Render every line of the entries below as a numbered list, skipping the blank lines. Leave the pictures out.

• Spatial question entries:

################

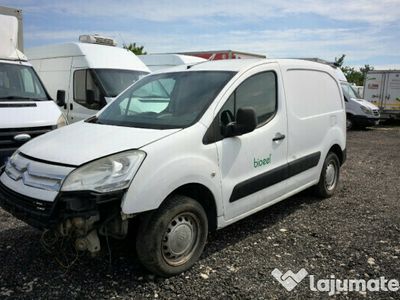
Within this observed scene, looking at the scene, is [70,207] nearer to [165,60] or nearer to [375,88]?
[165,60]

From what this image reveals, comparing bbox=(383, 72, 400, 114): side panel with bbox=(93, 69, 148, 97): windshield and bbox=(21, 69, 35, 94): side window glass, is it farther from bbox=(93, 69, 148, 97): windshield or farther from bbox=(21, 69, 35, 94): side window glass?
bbox=(21, 69, 35, 94): side window glass

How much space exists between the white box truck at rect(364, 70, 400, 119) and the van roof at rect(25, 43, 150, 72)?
14658 millimetres

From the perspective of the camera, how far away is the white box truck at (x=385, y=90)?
67.8ft

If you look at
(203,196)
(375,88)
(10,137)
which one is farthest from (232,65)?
(375,88)

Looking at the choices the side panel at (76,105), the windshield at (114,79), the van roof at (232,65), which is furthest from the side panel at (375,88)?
the van roof at (232,65)

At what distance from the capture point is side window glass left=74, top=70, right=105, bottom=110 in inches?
368

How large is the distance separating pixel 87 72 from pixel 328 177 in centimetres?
593

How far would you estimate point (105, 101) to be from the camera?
9.27 meters

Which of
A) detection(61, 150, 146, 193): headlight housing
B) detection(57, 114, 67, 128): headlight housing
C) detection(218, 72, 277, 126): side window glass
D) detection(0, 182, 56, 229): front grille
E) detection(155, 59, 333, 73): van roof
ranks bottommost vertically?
detection(0, 182, 56, 229): front grille

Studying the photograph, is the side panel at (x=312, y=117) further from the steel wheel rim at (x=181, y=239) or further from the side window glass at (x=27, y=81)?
the side window glass at (x=27, y=81)

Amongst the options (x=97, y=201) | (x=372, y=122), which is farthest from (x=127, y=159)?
(x=372, y=122)

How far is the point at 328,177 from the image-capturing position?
615 centimetres

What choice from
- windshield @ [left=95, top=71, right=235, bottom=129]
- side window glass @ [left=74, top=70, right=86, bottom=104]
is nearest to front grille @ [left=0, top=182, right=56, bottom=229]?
windshield @ [left=95, top=71, right=235, bottom=129]

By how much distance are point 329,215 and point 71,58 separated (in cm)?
715
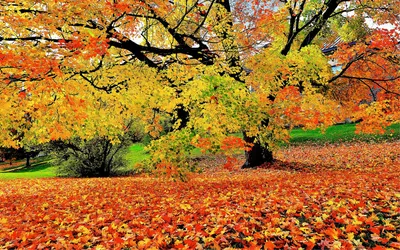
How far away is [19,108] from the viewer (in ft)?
30.9

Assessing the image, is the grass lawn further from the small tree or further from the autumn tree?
the autumn tree

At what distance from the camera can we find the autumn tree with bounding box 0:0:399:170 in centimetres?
724

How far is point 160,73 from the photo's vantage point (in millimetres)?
11008

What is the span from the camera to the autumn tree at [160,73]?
724cm

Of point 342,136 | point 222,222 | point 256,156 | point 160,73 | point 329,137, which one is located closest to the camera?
point 222,222

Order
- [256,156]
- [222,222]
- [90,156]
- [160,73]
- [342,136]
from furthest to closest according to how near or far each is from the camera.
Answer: [342,136]
[90,156]
[256,156]
[160,73]
[222,222]

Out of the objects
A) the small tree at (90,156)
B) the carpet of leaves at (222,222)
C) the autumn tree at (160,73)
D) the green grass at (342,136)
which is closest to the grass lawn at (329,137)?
the green grass at (342,136)

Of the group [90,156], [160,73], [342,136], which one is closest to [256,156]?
[160,73]

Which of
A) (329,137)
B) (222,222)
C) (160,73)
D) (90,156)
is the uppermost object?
(160,73)

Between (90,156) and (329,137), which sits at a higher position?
(90,156)

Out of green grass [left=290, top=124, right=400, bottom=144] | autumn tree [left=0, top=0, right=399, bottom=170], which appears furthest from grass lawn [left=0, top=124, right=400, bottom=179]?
autumn tree [left=0, top=0, right=399, bottom=170]

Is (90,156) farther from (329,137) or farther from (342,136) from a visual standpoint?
(342,136)

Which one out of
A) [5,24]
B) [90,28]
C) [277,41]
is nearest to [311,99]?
[277,41]

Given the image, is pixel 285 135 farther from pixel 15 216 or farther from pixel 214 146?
pixel 15 216
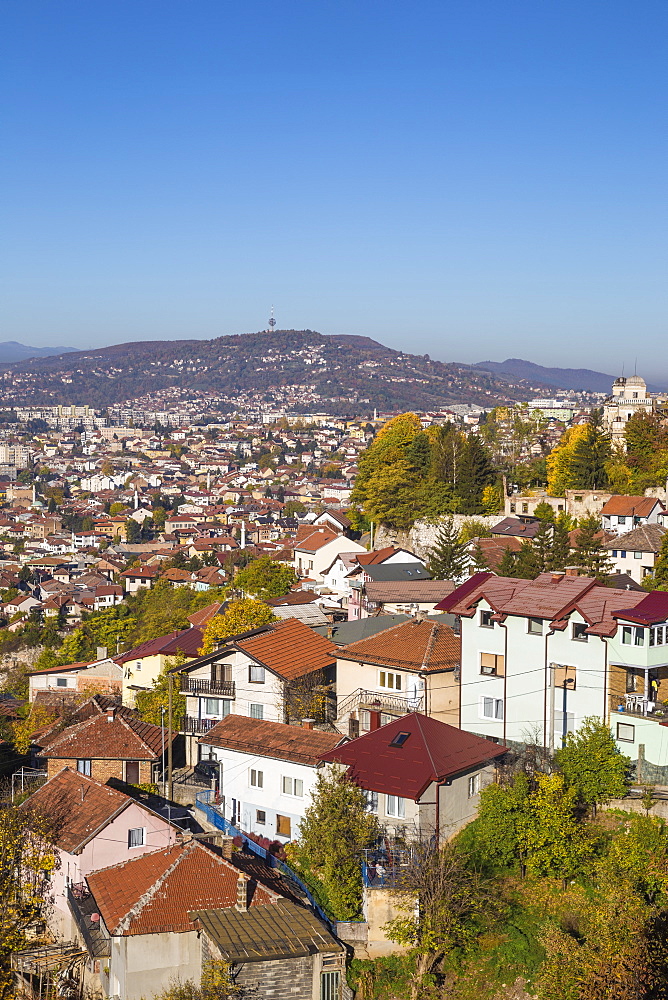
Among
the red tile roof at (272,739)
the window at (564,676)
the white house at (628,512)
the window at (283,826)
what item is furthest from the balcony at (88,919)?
the white house at (628,512)

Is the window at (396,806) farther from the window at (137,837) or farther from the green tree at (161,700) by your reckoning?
the green tree at (161,700)

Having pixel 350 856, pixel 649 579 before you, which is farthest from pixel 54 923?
pixel 649 579

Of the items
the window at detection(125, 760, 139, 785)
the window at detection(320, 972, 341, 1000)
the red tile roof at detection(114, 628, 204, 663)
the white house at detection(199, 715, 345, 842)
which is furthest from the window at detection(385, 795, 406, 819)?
the red tile roof at detection(114, 628, 204, 663)

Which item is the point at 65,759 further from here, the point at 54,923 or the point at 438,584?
the point at 438,584

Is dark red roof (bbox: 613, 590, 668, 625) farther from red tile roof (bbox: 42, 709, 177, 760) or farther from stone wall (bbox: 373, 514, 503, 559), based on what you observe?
stone wall (bbox: 373, 514, 503, 559)

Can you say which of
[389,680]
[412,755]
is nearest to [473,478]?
[389,680]

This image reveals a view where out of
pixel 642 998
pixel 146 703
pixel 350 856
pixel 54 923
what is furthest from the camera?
pixel 146 703

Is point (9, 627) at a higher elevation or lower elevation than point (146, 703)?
lower

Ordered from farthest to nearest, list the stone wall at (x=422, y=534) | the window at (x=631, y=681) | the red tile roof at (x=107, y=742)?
the stone wall at (x=422, y=534) → the red tile roof at (x=107, y=742) → the window at (x=631, y=681)
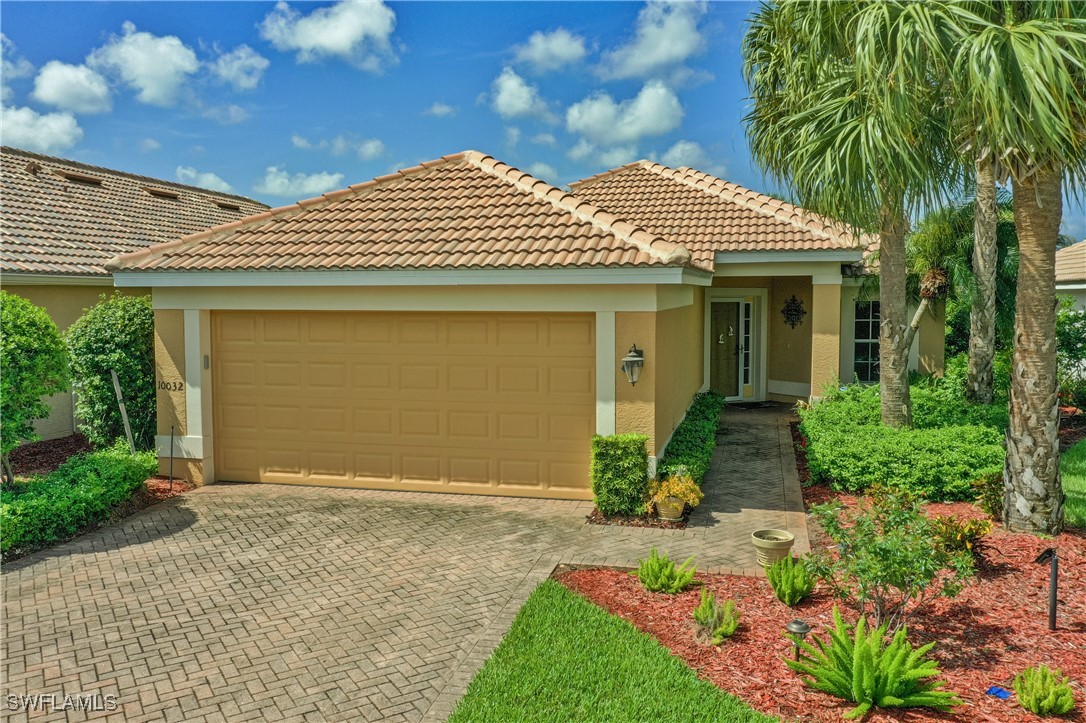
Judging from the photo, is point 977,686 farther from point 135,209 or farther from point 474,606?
point 135,209

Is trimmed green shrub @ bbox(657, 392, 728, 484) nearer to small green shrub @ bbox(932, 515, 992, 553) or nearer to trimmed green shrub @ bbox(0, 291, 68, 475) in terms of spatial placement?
small green shrub @ bbox(932, 515, 992, 553)

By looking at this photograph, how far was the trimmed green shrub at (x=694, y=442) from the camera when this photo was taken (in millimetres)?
9750

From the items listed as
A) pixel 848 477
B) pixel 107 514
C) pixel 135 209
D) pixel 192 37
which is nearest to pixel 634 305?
pixel 848 477

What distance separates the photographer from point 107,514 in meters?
9.11

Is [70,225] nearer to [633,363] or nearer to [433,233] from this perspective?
[433,233]

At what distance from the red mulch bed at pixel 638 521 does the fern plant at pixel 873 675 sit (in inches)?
151

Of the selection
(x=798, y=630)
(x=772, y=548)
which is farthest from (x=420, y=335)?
(x=798, y=630)

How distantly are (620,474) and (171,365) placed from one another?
22.1ft

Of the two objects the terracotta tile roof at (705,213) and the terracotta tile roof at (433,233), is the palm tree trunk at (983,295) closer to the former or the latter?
the terracotta tile roof at (705,213)

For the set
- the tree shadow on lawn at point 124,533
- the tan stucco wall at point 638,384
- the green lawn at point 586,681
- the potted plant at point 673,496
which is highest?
the tan stucco wall at point 638,384

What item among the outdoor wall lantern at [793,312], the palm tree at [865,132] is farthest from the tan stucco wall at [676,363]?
the palm tree at [865,132]

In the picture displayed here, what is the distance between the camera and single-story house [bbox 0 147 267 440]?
43.0ft

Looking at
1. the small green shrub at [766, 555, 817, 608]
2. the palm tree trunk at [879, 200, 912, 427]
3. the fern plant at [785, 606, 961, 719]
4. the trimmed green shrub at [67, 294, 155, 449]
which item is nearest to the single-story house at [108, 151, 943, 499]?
the trimmed green shrub at [67, 294, 155, 449]

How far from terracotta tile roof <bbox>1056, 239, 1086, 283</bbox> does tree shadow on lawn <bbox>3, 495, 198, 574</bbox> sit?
2399cm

################

• ANSWER FOR THE TASK:
1. Within this observed scene, looking at the scene, is [70,207] nearer to [165,60] or nearer to [375,88]?
2. [165,60]
3. From what this image reveals, comparing bbox=(383, 72, 400, 114): side panel with bbox=(93, 69, 148, 97): windshield and bbox=(21, 69, 35, 94): side window glass, is it farther from bbox=(93, 69, 148, 97): windshield or farther from bbox=(21, 69, 35, 94): side window glass?
4. bbox=(21, 69, 35, 94): side window glass
5. How much space exists between the white box truck at rect(364, 70, 400, 119) and the van roof at rect(25, 43, 150, 72)?
6. 14658 millimetres
7. From the perspective of the camera, how far away is the white box truck at (x=385, y=90)?
8. 67.8ft
9. If you look at
10. (203,196)
11. (375,88)
12. (10,137)
13. which one is farthest from (232,65)?
14. (375,88)
15. Looking at the choices the side panel at (76,105), the windshield at (114,79), the van roof at (232,65), which is furthest from the side panel at (375,88)?
16. the van roof at (232,65)
17. At what distance from the capture point is side window glass left=74, top=70, right=105, bottom=110 in inches?
18. 368
19. How large is the distance separating pixel 87 72 from pixel 328 177 in centimetres?
20. 593
21. How far would you estimate point (105, 101) to be from the camera?
22. 9.27 meters
23. Which of
24. A) detection(61, 150, 146, 193): headlight housing
25. B) detection(57, 114, 67, 128): headlight housing
26. C) detection(218, 72, 277, 126): side window glass
27. D) detection(0, 182, 56, 229): front grille
28. E) detection(155, 59, 333, 73): van roof
29. ranks bottommost vertically?
30. detection(0, 182, 56, 229): front grille
31. Studying the photograph, is the side panel at (x=312, y=117) further from the steel wheel rim at (x=181, y=239) or further from the side window glass at (x=27, y=81)?
32. the side window glass at (x=27, y=81)
33. Amongst the options (x=97, y=201) | (x=372, y=122), which is farthest from (x=127, y=159)?
34. (x=372, y=122)
35. How far is the point at 328,177 from the image-capturing position?
36. 615 centimetres
37. What choice from
38. - windshield @ [left=95, top=71, right=235, bottom=129]
39. - side window glass @ [left=74, top=70, right=86, bottom=104]
40. is nearest to front grille @ [left=0, top=182, right=56, bottom=229]?
41. windshield @ [left=95, top=71, right=235, bottom=129]
42. By how much distance are point 329,215 and point 71,58 separated (in cm)?
43. 715
44. How far away is [19,108] from the viewer (in ft)?
45. 30.9
46. Assessing the image, is the grass lawn further from the small tree or further from the autumn tree?
47. the autumn tree
48. At what distance from the camera can we find the autumn tree with bounding box 0:0:399:170 in centimetres?
49. 724
50. How far is point 160,73 from the photo's vantage point (in millimetres)?
51. 11008
52. What is the span from the camera to the autumn tree at [160,73]?
53. 724cm
54. Of point 342,136 | point 222,222 | point 256,156 | point 160,73 | point 329,137, which one is located closest to the camera?
55. point 222,222
56. Order
57. - [256,156]
58. - [222,222]
59. - [90,156]
60. - [160,73]
61. - [342,136]
62. from furthest to closest according to how near or far each is from the camera.
63. Answer: [342,136]
64. [90,156]
65. [256,156]
66. [160,73]
67. [222,222]
68. Out of the objects
69. A) the small tree at (90,156)
70. B) the carpet of leaves at (222,222)
71. C) the autumn tree at (160,73)
72. D) the green grass at (342,136)
73. which is closest to the grass lawn at (329,137)?
74. the green grass at (342,136)
75. Of the group [90,156], [160,73], [342,136], which one is closest to [256,156]?
76. [160,73]
77. Which of
78. A) (329,137)
79. B) (222,222)
80. C) (160,73)
81. D) (90,156)
82. is the uppermost object?
83. (160,73)
84. Between (90,156) and (329,137), which sits at a higher position?
85. (90,156)
86. Out of green grass [left=290, top=124, right=400, bottom=144] | autumn tree [left=0, top=0, right=399, bottom=170], which appears furthest from grass lawn [left=0, top=124, right=400, bottom=179]?
87. autumn tree [left=0, top=0, right=399, bottom=170]
88. Is (90,156) farther from (329,137) or farther from (342,136) from a visual standpoint?
89. (342,136)
90. Which one out of
91. A) [5,24]
92. B) [90,28]
93. C) [277,41]
94. is nearest to [311,99]?
95. [277,41]
96. Given the image, is pixel 285 135 farther from pixel 15 216 or farther from pixel 214 146?
97. pixel 15 216
98. Among
99. the red tile roof at (272,739)
100. the window at (564,676)
101. the white house at (628,512)
102. the window at (283,826)
103. what item is furthest from the balcony at (88,919)?
104. the white house at (628,512)
105. Is the window at (396,806) farther from the window at (137,837) or farther from the green tree at (161,700) by your reckoning?
106. the green tree at (161,700)
107. Having pixel 350 856, pixel 649 579 before you, which is farthest from pixel 54 923?
108. pixel 649 579
109. Of the items
110. the window at detection(125, 760, 139, 785)
111. the window at detection(320, 972, 341, 1000)
112. the red tile roof at detection(114, 628, 204, 663)
113. the white house at detection(199, 715, 345, 842)
114. which is furthest from the window at detection(385, 795, 406, 819)?
115. the red tile roof at detection(114, 628, 204, 663)
116. Which item is the point at 65,759 further from here, the point at 54,923 or the point at 438,584?
117. the point at 438,584
118. Is dark red roof (bbox: 613, 590, 668, 625) farther from red tile roof (bbox: 42, 709, 177, 760) or farther from stone wall (bbox: 373, 514, 503, 559), based on what you observe?
119. stone wall (bbox: 373, 514, 503, 559)
120. Can you say which of
121. [389,680]
122. [412,755]
123. is nearest to [473,478]?
124. [389,680]
125. This image reveals a view where out of
126. pixel 642 998
127. pixel 146 703
128. pixel 350 856
129. pixel 54 923
130. what is furthest from the camera?
131. pixel 146 703
132. Is point (9, 627) at a higher elevation or lower elevation than point (146, 703)?
133. lower
134. Ordered from farthest to nearest, list the stone wall at (x=422, y=534) | the window at (x=631, y=681) | the red tile roof at (x=107, y=742)?
135. the stone wall at (x=422, y=534) → the red tile roof at (x=107, y=742) → the window at (x=631, y=681)
136. Judging from the photo, is point 977,686 farther from point 135,209 or farther from point 474,606?
137. point 135,209
138. Is trimmed green shrub @ bbox(657, 392, 728, 484) nearer to small green shrub @ bbox(932, 515, 992, 553) or nearer to trimmed green shrub @ bbox(0, 291, 68, 475) in terms of spatial placement?
139. small green shrub @ bbox(932, 515, 992, 553)
140. By looking at this photograph, how far was the trimmed green shrub at (x=694, y=442) from the camera when this photo was taken (in millimetres)?
141. 9750
142. From the items listed as
143. A) pixel 848 477
144. B) pixel 107 514
145. C) pixel 135 209
146. D) pixel 192 37
147. which is nearest to pixel 634 305?
148. pixel 848 477
149. What distance separates the photographer from point 107,514 in meters?
150. 9.11
151. Is [70,225] nearer to [633,363] or nearer to [433,233] from this perspective?
152. [433,233]
153. At what distance from the red mulch bed at pixel 638 521 does the fern plant at pixel 873 675 sit (in inches)?
154. 151
155. Of the selection
156. (x=798, y=630)
157. (x=772, y=548)
158. which is farthest from (x=420, y=335)?
159. (x=798, y=630)
160. How distantly are (620,474) and (171,365) placed from one another?
161. 22.1ft
162. Of the two objects the terracotta tile roof at (705,213) and the terracotta tile roof at (433,233), is the palm tree trunk at (983,295) closer to the former or the latter?
163. the terracotta tile roof at (705,213)
164. For the set
165. - the tree shadow on lawn at point 124,533
166. - the tan stucco wall at point 638,384
167. - the green lawn at point 586,681
168. - the potted plant at point 673,496
169. which is highest?
170. the tan stucco wall at point 638,384
171. What item among the outdoor wall lantern at [793,312], the palm tree at [865,132] is farthest from the tan stucco wall at [676,363]?
172. the palm tree at [865,132]
173. In the picture displayed here, what is the distance between the camera and single-story house [bbox 0 147 267 440]?
174. 43.0ft
175. Looking at
176. 1. the small green shrub at [766, 555, 817, 608]
177. 2. the palm tree trunk at [879, 200, 912, 427]
178. 3. the fern plant at [785, 606, 961, 719]
179. 4. the trimmed green shrub at [67, 294, 155, 449]
180. which item is nearest to the single-story house at [108, 151, 943, 499]?
181. the trimmed green shrub at [67, 294, 155, 449]
182. How far from terracotta tile roof <bbox>1056, 239, 1086, 283</bbox> does tree shadow on lawn <bbox>3, 495, 198, 574</bbox> sit?
183. 2399cm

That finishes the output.